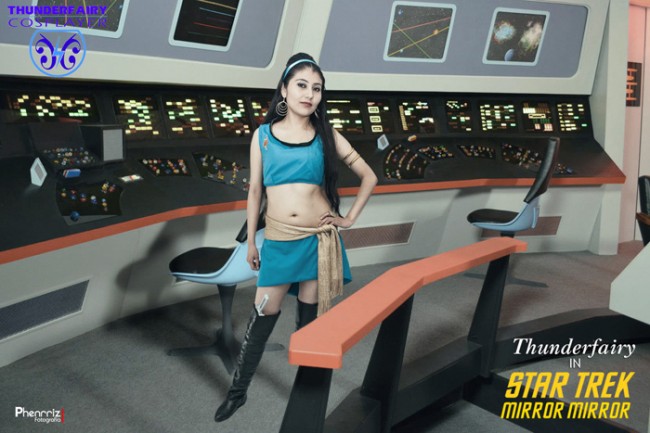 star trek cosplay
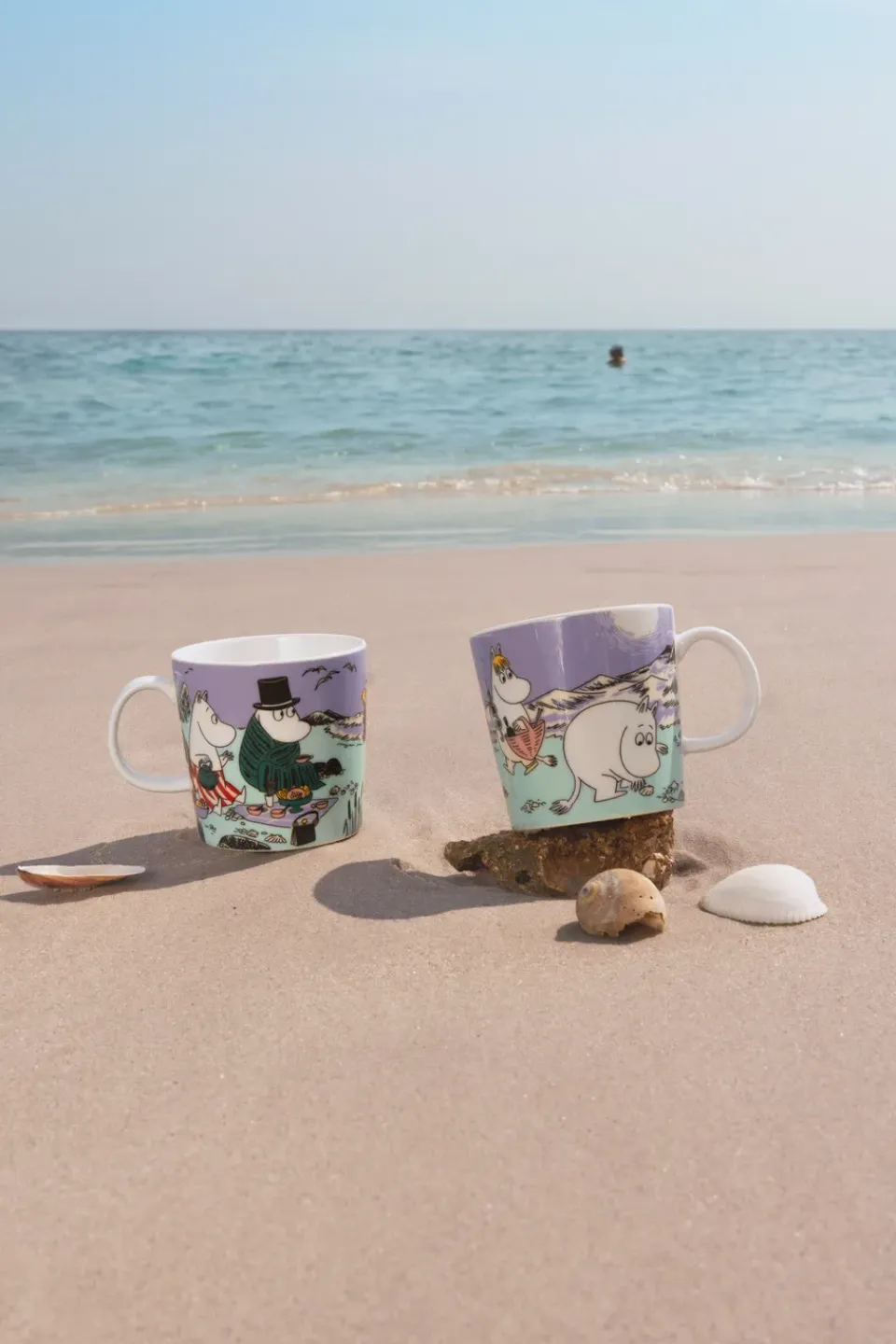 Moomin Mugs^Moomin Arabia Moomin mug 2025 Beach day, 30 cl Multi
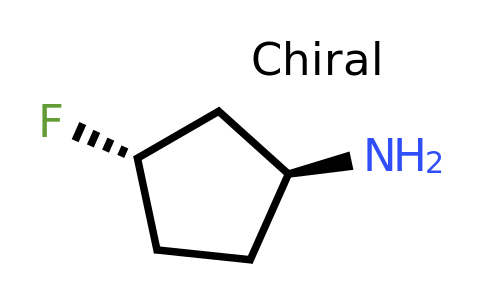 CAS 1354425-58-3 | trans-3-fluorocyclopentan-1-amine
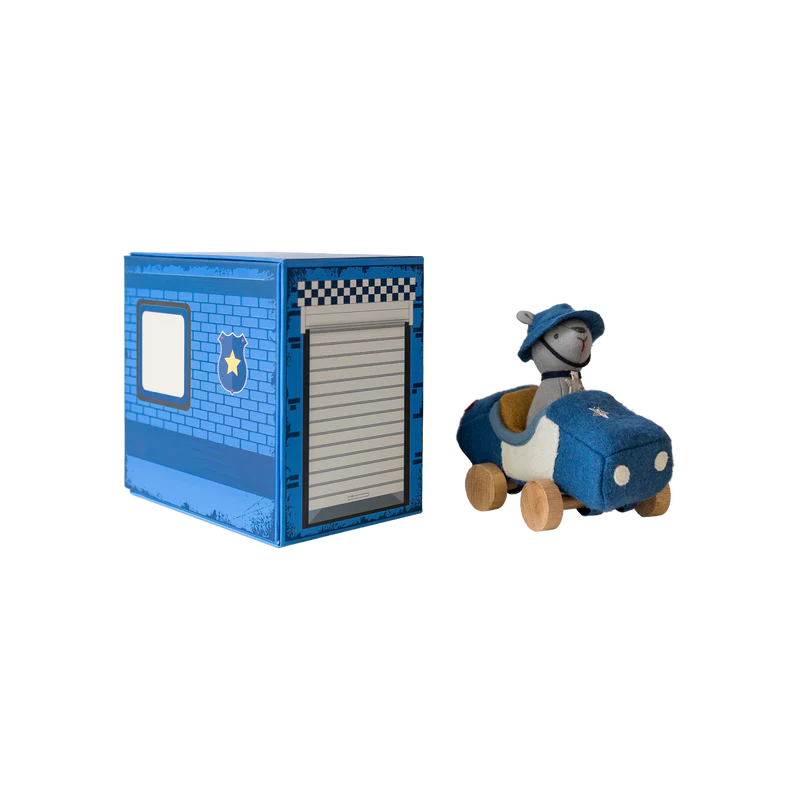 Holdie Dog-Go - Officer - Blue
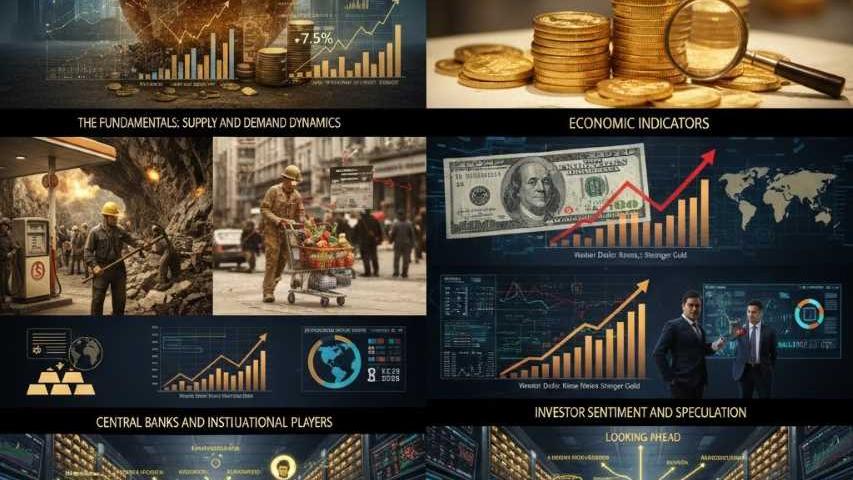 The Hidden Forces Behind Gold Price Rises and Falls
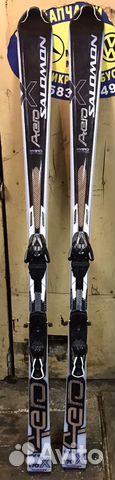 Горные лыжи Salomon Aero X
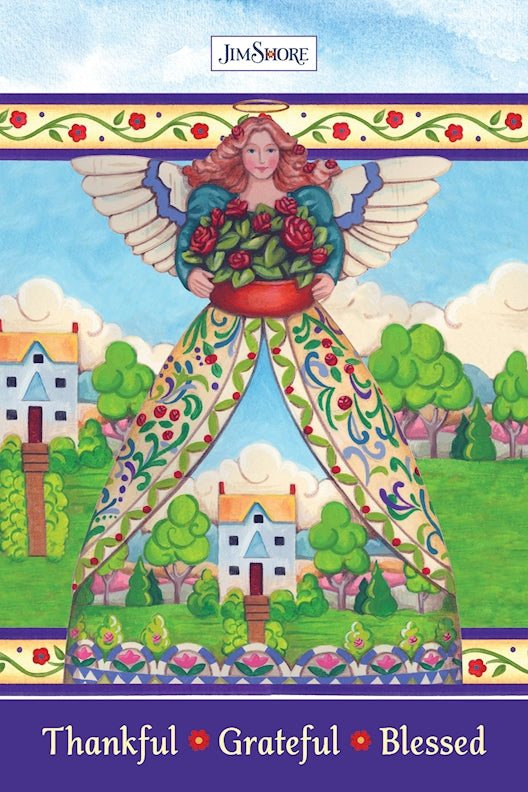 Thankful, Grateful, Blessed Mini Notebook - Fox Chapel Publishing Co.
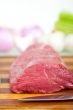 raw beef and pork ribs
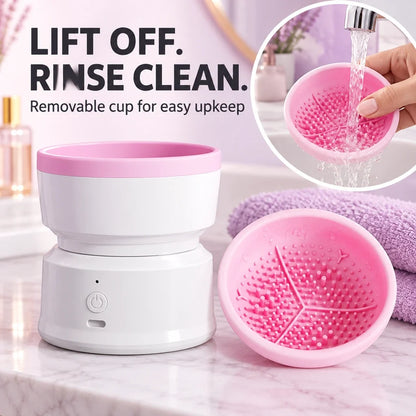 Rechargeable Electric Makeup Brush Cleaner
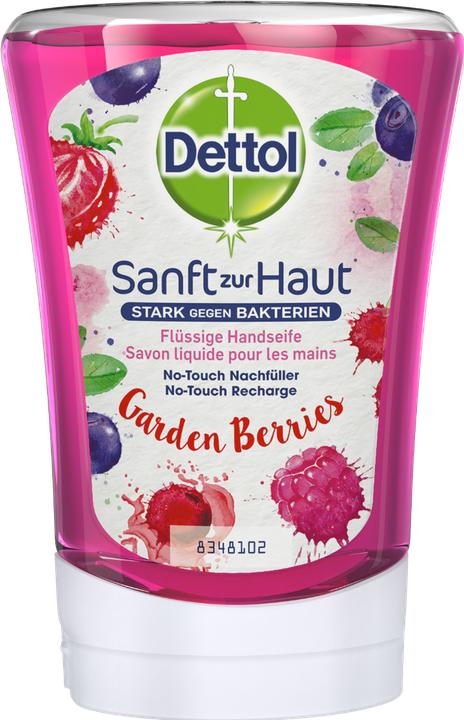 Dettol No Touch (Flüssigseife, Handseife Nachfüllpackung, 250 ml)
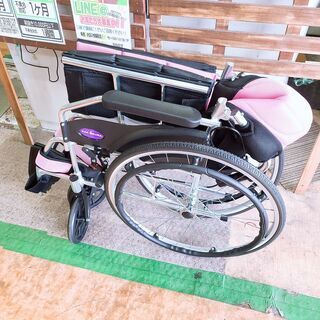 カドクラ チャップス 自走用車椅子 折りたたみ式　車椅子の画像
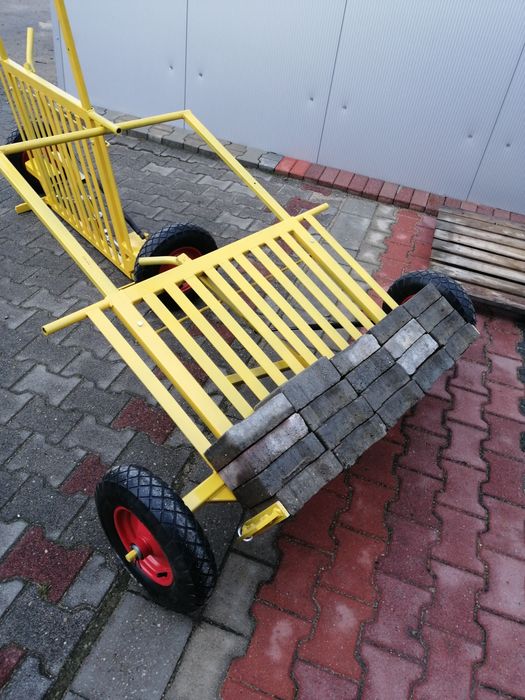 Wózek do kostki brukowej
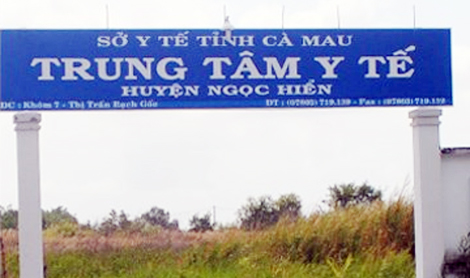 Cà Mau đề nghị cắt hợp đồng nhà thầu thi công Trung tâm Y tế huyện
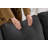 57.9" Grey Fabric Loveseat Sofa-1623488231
....................
EXERCISE
Turn everything from the first of the entries above down through the line containing "Горные лыжи Salomon Aero X" into a numbered list, skipping any blank lines. Leave the pictures out of your answer.

YOUR SOLUTION
1.  star trek cosplay
2.  Moomin Mugs^Moomin Arabia Moomin mug 2025 Beach day, 30 cl Multi
3.  CAS 1354425-58-3 | trans-3-fluorocyclopentan-1-amine
4.  Holdie Dog-Go - Officer - Blue
5.  The Hidden Forces Behind Gold Price Rises and Falls
6.  Горные лыжи Salomon Aero X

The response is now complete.